[[ INFORMATION SHOWN, beginning ]]

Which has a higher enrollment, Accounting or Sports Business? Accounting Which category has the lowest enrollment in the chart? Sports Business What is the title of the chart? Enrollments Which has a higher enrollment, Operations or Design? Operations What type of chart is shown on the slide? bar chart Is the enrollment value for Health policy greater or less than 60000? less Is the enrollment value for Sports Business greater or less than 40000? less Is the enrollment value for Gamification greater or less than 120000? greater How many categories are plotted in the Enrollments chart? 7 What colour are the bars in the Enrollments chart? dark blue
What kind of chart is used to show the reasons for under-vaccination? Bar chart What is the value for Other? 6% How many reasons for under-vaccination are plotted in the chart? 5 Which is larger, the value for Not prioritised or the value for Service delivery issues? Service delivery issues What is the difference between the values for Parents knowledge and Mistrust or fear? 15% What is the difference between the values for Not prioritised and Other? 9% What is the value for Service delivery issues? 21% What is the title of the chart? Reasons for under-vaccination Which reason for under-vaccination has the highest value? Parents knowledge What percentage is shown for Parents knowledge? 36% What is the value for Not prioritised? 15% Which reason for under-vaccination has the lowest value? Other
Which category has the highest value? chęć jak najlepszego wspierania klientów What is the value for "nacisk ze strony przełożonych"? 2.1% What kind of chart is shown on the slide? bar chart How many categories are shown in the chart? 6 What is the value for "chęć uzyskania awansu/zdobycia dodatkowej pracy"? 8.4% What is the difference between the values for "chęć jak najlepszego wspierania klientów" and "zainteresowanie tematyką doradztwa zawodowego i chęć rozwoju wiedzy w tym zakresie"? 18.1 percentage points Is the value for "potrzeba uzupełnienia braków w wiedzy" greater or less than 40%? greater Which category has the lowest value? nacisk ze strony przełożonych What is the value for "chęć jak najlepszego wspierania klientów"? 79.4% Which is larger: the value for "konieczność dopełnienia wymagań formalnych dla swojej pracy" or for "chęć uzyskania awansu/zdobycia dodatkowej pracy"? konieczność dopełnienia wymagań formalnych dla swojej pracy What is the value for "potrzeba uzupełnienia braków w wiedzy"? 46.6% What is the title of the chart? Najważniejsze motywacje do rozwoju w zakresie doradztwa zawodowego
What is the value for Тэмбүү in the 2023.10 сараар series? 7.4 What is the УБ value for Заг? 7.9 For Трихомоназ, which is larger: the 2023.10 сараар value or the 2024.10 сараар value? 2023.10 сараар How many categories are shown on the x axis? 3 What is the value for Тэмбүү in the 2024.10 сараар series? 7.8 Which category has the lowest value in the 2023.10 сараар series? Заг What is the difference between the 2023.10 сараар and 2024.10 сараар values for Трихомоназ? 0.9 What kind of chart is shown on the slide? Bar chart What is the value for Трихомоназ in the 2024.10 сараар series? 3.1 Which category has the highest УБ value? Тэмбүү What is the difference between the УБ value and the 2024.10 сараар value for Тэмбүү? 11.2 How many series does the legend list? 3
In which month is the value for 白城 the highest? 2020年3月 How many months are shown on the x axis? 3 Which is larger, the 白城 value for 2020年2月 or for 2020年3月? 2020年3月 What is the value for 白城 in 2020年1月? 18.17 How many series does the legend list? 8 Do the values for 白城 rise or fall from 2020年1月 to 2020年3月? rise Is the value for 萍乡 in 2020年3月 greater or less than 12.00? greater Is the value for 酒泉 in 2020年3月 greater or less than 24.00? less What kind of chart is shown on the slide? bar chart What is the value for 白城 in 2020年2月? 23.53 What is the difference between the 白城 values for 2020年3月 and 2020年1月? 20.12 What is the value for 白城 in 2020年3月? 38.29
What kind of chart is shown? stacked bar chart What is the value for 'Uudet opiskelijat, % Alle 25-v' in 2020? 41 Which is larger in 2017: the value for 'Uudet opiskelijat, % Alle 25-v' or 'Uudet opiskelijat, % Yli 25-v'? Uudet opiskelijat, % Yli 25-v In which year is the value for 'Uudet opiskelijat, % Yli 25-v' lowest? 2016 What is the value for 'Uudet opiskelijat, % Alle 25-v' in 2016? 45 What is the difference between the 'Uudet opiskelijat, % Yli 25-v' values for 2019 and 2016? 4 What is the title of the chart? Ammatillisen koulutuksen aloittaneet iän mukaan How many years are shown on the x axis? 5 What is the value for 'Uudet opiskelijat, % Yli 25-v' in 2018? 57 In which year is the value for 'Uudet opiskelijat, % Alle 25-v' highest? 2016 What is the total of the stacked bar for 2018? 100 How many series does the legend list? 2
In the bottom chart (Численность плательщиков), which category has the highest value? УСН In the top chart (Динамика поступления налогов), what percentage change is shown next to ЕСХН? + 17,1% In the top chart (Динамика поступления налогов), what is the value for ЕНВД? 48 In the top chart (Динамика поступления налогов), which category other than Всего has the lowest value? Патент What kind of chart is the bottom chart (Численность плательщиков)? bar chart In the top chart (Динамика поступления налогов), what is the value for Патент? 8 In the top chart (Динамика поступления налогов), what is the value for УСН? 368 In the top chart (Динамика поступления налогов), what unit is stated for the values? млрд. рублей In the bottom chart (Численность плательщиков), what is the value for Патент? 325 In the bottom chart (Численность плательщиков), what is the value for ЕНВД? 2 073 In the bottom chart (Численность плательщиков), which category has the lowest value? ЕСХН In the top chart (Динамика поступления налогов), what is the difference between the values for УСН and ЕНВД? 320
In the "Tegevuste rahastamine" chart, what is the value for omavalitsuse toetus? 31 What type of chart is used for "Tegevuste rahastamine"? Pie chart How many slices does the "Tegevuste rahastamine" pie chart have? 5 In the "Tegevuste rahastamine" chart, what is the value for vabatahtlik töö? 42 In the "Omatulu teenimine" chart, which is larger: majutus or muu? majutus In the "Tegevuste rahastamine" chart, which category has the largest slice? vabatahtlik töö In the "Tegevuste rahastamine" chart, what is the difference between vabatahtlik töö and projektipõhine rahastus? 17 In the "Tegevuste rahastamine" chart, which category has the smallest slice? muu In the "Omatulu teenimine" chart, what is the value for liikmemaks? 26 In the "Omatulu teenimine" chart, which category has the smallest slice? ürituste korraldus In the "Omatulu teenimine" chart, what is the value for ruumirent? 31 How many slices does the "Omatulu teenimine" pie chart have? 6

[[ INFORMATION SHOWN, end ]]

- PROBLEM REQUIREMENTS
Rewrite the data with each "legend" renamed to "key", leaving everything else unchanged.

- RESPONSE TO THIS EXERCISE
Which has a higher enrollment, Accounting or Sports Business? Accounting Which category has the lowest enrollment in the chart? Sports Business What is the title of the chart? Enrollments Which has a higher enrollment, Operations or Design? Operations What type of chart is shown on the slide? bar chart Is the enrollment value for Health policy greater or less than 60000? less Is the enrollment value for Sports Business greater or less than 40000? less Is the enrollment value for Gamification greater or less than 120000? greater How many categories are plotted in the Enrollments chart? 7 What colour are the bars in the Enrollments chart? dark blue
What kind of chart is used to show the reasons for under-vaccination? Bar chart What is the value for Other? 6% How many reasons for under-vaccination are plotted in the chart? 5 Which is larger, the value for Not prioritised or the value for Service delivery issues? Service delivery issues What is the difference between the values for Parents knowledge and Mistrust or fear? 15% What is the difference between the values for Not prioritised and Other? 9% What is the value for Service delivery issues? 21% What is the title of the chart? Reasons for under-vaccination Which reason for under-vaccination has the highest value? Parents knowledge What percentage is shown for Parents knowledge? 36% What is the value for Not prioritised? 15% Which reason for under-vaccination has the lowest value? Other
Which category has the highest value? chęć jak najlepszego wspierania klientów What is the value for "nacisk ze strony przełożonych"? 2.1% What kind of chart is shown on the slide? bar chart How many categories are shown in the chart? 6 What is the value for "chęć uzyskania awansu/zdobycia dodatkowej pracy"? 8.4% What is the difference between the values for "chęć jak najlepszego wspierania klientów" and "zainteresowanie tematyką doradztwa zawodowego i chęć rozwoju wiedzy w tym zakresie"? 18.1 percentage points Is the value for "potrzeba uzupełnienia braków w wiedzy" greater or less than 40%? greater Which category has the lowest value? nacisk ze strony przełożonych What is the value for "chęć jak najlepszego wspierania klientów"? 79.4% Which is larger: the value for "konieczność dopełnienia wymagań formalnych dla swojej pracy" or for "chęć uzyskania awansu/zdobycia dodatkowej pracy"? konieczność dopełnienia wymagań formalnych dla swojej pracy What is the value for "potrzeba uzupełnienia braków w wiedzy"? 46.6% What is the title of the chart? Najważniejsze motywacje do rozwoju w zakresie doradztwa zawodowego
What is the value for Тэмбүү in the 2023.10 сараар series? 7.4 What is the УБ value for Заг? 7.9 For Трихомоназ, which is larger: the 2023.10 сараар value or the 2024.10 сараар value? 2023.10 сараар How many categories are shown on the x axis? 3 What is the value for Тэмбүү in the 2024.10 сараар series? 7.8 Which category has the lowest value in the 2023.10 сараар series? Заг What is the difference between the 2023.10 сараар and 2024.10 сараар values for Трихомоназ? 0.9 What kind of chart is shown on the slide? Bar chart What is the value for Трихомоназ in the 2024.10 сараар series? 3.1 Which category has the highest УБ value? Тэмбүү What is the difference between the УБ value and the 2024.10 сараар value for Тэмбүү? 11.2 How many series does the key list? 3
In which month is the value for 白城 the highest? 2020年3月 How many months are shown on the x axis? 3 Which is larger, the 白城 value for 2020年2月 or for 2020年3月? 2020年3月 What is the value for 白城 in 2020年1月? 18.17 How many series does the key list? 8 Do the values for 白城 rise or fall from 2020年1月 to 2020年3月? rise Is the value for 萍乡 in 2020年3月 greater or less than 12.00? greater Is the value for 酒泉 in 2020年3月 greater or less than 24.00? less What kind of chart is shown on the slide? bar chart What is the value for 白城 in 2020年2月? 23.53 What is the difference between the 白城 values for 2020年3月 and 2020年1月? 20.12 What is the value for 白城 in 2020年3月? 38.29
What kind of chart is shown? stacked bar chart What is the value for 'Uudet opiskelijat, % Alle 25-v' in 2020? 41 Which is larger in 2017: the value for 'Uudet opiskelijat, % Alle 25-v' or 'Uudet opiskelijat, % Yli 25-v'? Uudet opiskelijat, % Yli 25-v In which year is the value for 'Uudet opiskelijat, % Yli 25-v' lowest? 2016 What is the value for 'Uudet opiskelijat, % Alle 25-v' in 2016? 45 What is the difference between the 'Uudet opiskelijat, % Yli 25-v' values for 2019 and 2016? 4 What is the title of the chart? Ammatillisen koulutuksen aloittaneet iän mukaan How many years are shown on the x axis? 5 What is the value for 'Uudet opiskelijat, % Yli 25-v' in 2018? 57 In which year is the value for 'Uudet opiskelijat, % Alle 25-v' highest? 2016 What is the total of the stacked bar for 2018? 100 How many series does the key list? 2
In the bottom chart (Численность плательщиков), which category has the highest value? УСН In the top chart (Динамика поступления налогов), what percentage change is shown next to ЕСХН? + 17,1% In the top chart (Динамика поступления налогов), what is the value for ЕНВД? 48 In the top chart (Динамика поступления налогов), which category other than Всего has the lowest value? Патент What kind of chart is the bottom chart (Численность плательщиков)? bar chart In the top chart (Динамика поступления налогов), what is the value for Патент? 8 In the top chart (Динамика поступления налогов), what is the value for УСН? 368 In the top chart (Динамика поступления налогов), what unit is stated for the values? млрд. рублей In the bottom chart (Численность плательщиков), what is the value for Патент? 325 In the bottom chart (Численность плательщиков), what is the value for ЕНВД? 2 073 In the bottom chart (Численность плательщиков), which category has the lowest value? ЕСХН In the top chart (Динамика поступления налогов), what is the difference between the values for УСН and ЕНВД? 320
In the "Tegevuste rahastamine" chart, what is the value for omavalitsuse toetus? 31 What type of chart is used for "Tegevuste rahastamine"? Pie chart How many slices does the "Tegevuste rahastamine" pie chart have? 5 In the "Tegevuste rahastamine" chart, what is the value for vabatahtlik töö? 42 In the "Omatulu teenimine" chart, which is larger: majutus or muu? majutus In the "Tegevuste rahastamine" chart, which category has the largest slice? vabatahtlik töö In the "Tegevuste rahastamine" chart, what is the difference between vabatahtlik töö and projektipõhine rahastus? 17 In the "Tegevuste rahastamine" chart, which category has the smallest slice? muu In the "Omatulu teenimine" chart, what is the value for liikmemaks? 26 In the "Omatulu teenimine" chart, which category has the smallest slice? ürituste korraldus In the "Omatulu teenimine" chart, what is the value for ruumirent? 31 How many slices does the "Omatulu teenimine" pie chart have? 6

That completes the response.